Black Ice Risk Below 32°F: How to Stay Out of the Guardrail
Why black ice shows up after sunset
If roads melted into slush today, tonight can get ugly fast. When temps drop below freezing (32°F), that wet sheen can refreeze into black ice—thin, nearly invisible, and ready to steal traction without warning. A Feb. 1 National Weather Service briefing warned that “areas of black ice may form where slush and snowmelt refreeze,” and told drivers to slow down and leave extra room ahead.
Black ice loves the spots you hit at speed. Bridges and overpasses cool from above and below, so they freeze before the road on the ground. Shaded stretches stay colder too, even when the rest of the lane looks merely damp. That’s why the “I was fine a second ago” slide usually shows up on an on-ramp, a short bridge, or a bend lined with trees.
Your job is to drive like traction is scarce. Cut speed early. Add more following distance than feels normal. Autoblog’s winter-driving guidance even suggests driving under the limit in bad conditions, with a common rule of thumb around five mph slower when things get slick. The point isn’t the number. It’s the margin.

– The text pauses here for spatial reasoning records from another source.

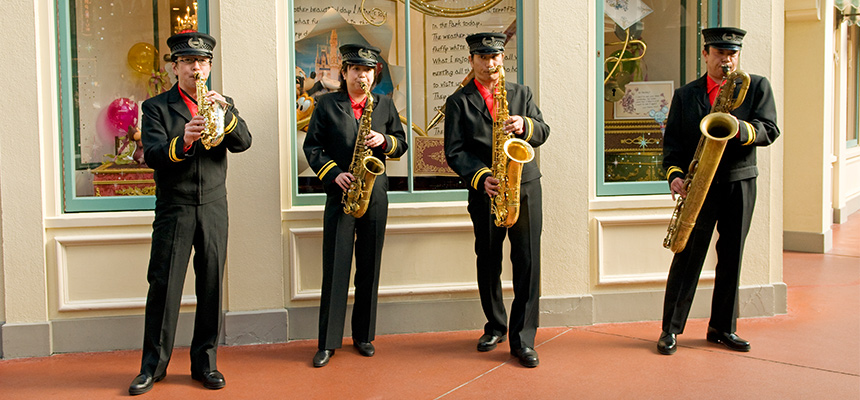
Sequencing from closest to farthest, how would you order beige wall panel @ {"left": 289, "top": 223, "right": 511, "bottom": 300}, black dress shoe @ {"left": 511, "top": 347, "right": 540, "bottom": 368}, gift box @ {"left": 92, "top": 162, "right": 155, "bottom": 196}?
black dress shoe @ {"left": 511, "top": 347, "right": 540, "bottom": 368} < gift box @ {"left": 92, "top": 162, "right": 155, "bottom": 196} < beige wall panel @ {"left": 289, "top": 223, "right": 511, "bottom": 300}

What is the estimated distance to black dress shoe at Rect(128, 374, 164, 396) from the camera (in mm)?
4598


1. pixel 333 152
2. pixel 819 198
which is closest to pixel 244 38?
pixel 333 152

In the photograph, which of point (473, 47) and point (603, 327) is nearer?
point (473, 47)

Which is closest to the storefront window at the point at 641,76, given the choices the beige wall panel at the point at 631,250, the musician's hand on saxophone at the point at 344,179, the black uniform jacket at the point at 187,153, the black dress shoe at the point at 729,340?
the beige wall panel at the point at 631,250

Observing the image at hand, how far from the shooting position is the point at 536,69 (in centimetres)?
600

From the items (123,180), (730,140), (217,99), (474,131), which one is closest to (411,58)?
(474,131)

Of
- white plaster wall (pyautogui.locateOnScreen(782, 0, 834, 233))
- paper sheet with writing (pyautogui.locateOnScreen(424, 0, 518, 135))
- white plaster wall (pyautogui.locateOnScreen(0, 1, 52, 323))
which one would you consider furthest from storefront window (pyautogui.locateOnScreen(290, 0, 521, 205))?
white plaster wall (pyautogui.locateOnScreen(782, 0, 834, 233))

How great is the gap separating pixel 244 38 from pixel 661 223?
3.72m

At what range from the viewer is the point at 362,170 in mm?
5125

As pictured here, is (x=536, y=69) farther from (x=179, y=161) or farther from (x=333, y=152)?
(x=179, y=161)

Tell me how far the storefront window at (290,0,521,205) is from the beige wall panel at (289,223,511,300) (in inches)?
12.4

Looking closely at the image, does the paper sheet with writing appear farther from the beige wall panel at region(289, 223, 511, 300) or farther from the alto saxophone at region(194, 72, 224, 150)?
the alto saxophone at region(194, 72, 224, 150)

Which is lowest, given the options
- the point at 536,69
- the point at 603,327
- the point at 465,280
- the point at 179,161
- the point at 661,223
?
the point at 603,327

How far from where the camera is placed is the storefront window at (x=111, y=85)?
561 centimetres
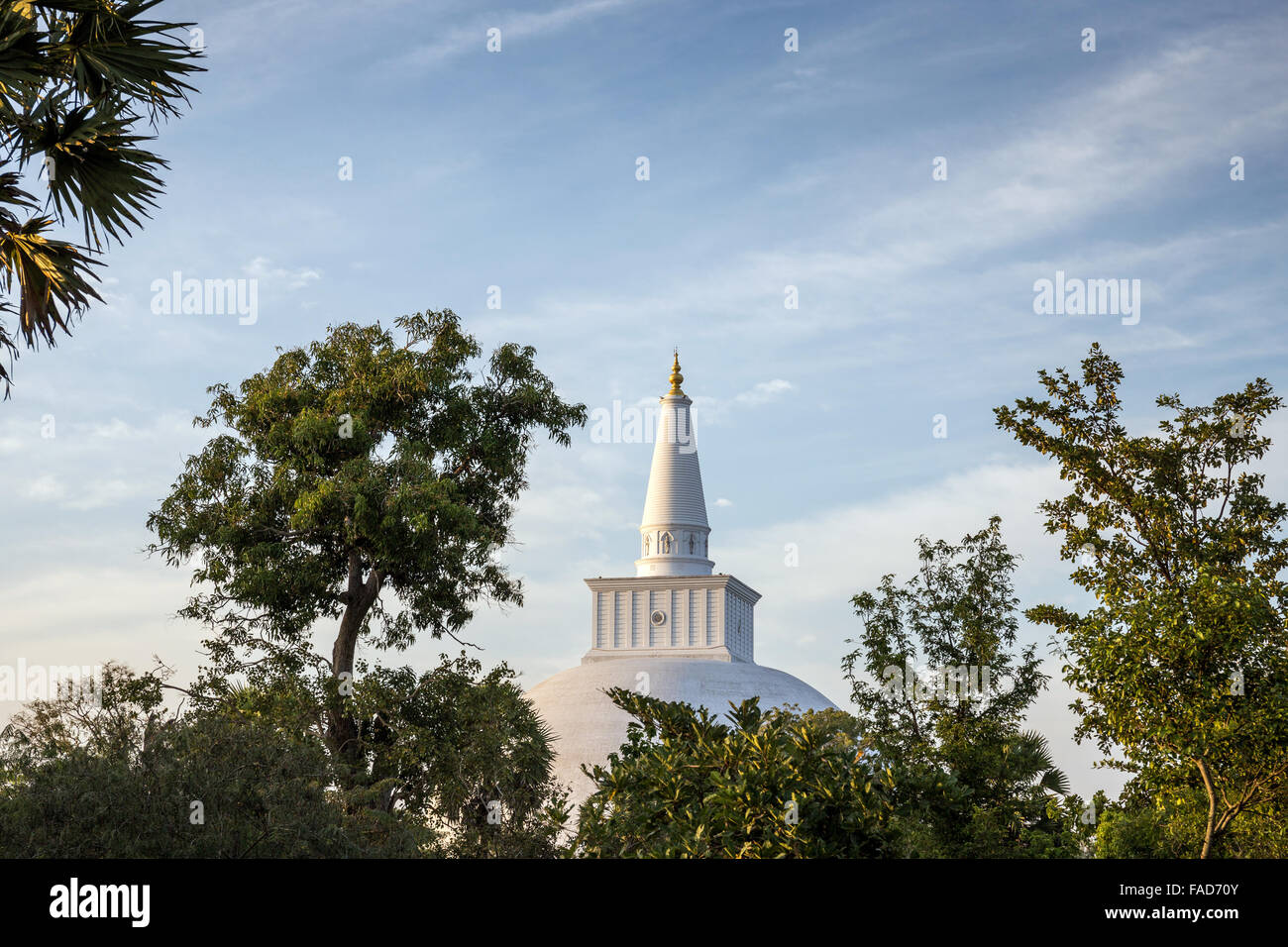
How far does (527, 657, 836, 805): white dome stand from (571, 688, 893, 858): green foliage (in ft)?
143

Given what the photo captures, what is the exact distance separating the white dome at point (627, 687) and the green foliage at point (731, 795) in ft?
143

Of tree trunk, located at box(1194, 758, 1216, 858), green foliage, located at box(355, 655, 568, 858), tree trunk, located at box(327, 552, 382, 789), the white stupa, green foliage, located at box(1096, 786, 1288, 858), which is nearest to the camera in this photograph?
tree trunk, located at box(1194, 758, 1216, 858)

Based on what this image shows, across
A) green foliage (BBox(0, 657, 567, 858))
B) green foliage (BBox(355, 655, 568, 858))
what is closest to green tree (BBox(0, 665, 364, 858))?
green foliage (BBox(0, 657, 567, 858))

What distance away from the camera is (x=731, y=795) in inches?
320

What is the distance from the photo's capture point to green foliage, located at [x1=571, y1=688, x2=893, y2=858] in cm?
810

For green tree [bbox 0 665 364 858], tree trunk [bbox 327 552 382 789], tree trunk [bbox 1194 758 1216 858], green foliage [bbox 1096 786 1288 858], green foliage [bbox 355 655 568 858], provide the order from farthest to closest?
tree trunk [bbox 327 552 382 789] → green foliage [bbox 355 655 568 858] → green foliage [bbox 1096 786 1288 858] → tree trunk [bbox 1194 758 1216 858] → green tree [bbox 0 665 364 858]

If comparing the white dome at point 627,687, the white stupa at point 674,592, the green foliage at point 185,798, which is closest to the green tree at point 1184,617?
the green foliage at point 185,798

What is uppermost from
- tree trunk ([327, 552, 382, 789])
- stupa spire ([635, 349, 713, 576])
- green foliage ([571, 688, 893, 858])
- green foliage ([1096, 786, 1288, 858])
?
stupa spire ([635, 349, 713, 576])

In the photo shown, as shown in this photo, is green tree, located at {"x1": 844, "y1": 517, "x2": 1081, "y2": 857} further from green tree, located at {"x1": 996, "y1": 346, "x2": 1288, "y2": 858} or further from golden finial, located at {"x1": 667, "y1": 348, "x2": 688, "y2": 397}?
golden finial, located at {"x1": 667, "y1": 348, "x2": 688, "y2": 397}

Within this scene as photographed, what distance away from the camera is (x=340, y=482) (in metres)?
19.5

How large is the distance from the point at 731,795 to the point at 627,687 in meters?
46.8

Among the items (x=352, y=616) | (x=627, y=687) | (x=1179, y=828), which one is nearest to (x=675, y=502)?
(x=627, y=687)

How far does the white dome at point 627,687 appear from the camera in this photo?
5512cm
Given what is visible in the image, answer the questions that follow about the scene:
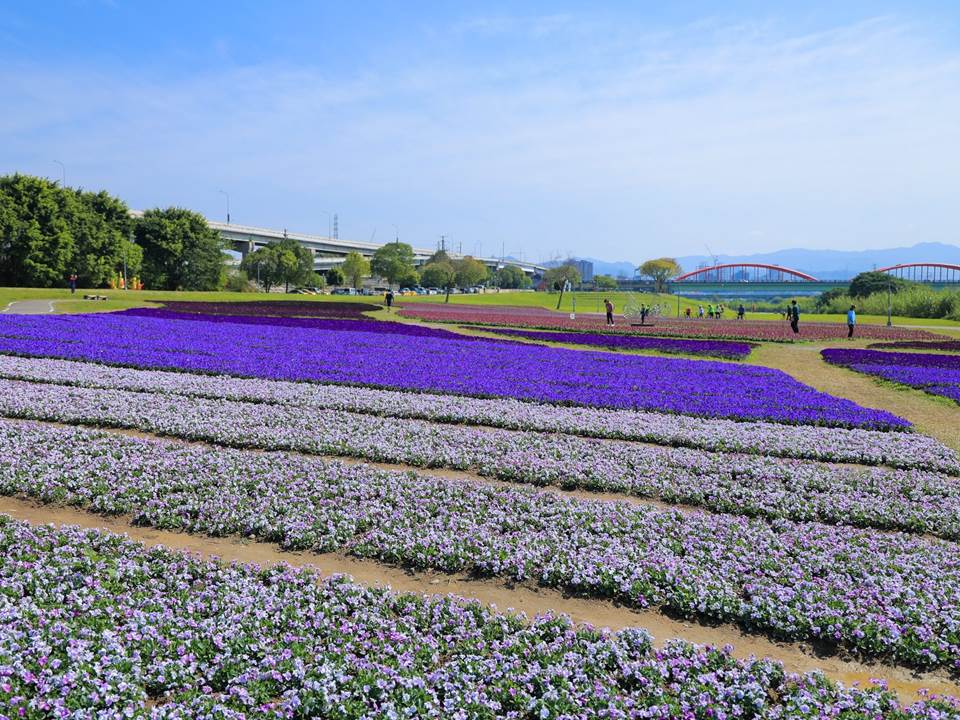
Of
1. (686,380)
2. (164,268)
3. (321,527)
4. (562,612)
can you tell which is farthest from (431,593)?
(164,268)

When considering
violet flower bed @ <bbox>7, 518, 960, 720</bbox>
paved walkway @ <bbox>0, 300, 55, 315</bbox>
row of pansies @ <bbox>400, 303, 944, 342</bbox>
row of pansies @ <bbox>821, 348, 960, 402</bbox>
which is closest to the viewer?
violet flower bed @ <bbox>7, 518, 960, 720</bbox>

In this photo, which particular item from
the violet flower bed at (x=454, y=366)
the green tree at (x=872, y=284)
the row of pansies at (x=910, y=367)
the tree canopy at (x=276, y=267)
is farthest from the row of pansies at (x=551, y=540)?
the tree canopy at (x=276, y=267)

Then smooth out every input. Ease onto the throttle. Brake sooner and brake gently. Turn the wheel like you’re trying not to spill a drink. Sudden steering, sudden braking, and sudden acceleration are how tiny slips turn into big ones.
Skip cruise control on slick roads. Even adaptive systems can add power when you need less. Keep full control with your foot and your hands.
If you hit black ice, don’t stab the brake and don’t jerk the wheel. Look where you want the car to go, ease off the gas, and make small steering corrections. If your car has ABS, keep steady pressure and let it pulse. If it doesn’t, brake lightly and keep the wheel aimed where you want to end up. The car will slow when it finds grip again. Give it the chance.
Before you even leave the driveway, do two quick checks. First: look at the temperature, not the sky. If you see 34°F at sunset and 24°F at midnight, assume refreeze. Second: think about your route. Ramps, bridges, and low-traffic back roads get sketchy first because they ice up and stay icy longer.
Finally, stack the odds in your favor. Tires with real tread and correct pressure buy you grip when grip matters most. Keep basic winter gear in the car too. Men’s Journal’s winter driving checklist calls out the unglamorous essentials—ice scraper, flashlight, warm layers, charger, and snacks—because getting stuck is part of the same story.
One tell: watch the traffic. If the road is “wet” but you don’t see spray off the tires ahead, it may not be water. If steering suddenly feels light, treat it as ice until proven otherwise. Keep your eyes far down the lane and make your moves early. Late, sharp corrections are where black ice wins.
My Verdict
If you’ve got daytime melt and a nighttime freeze, treat every bridge, ramp, and shaded patch like it’s iced over. Slow down before you get there, leave a huge gap, and keep your hands calm. If you can delay the drive until temps rise, do it. Black ice is the hazard you don’t see coming—right up until you do.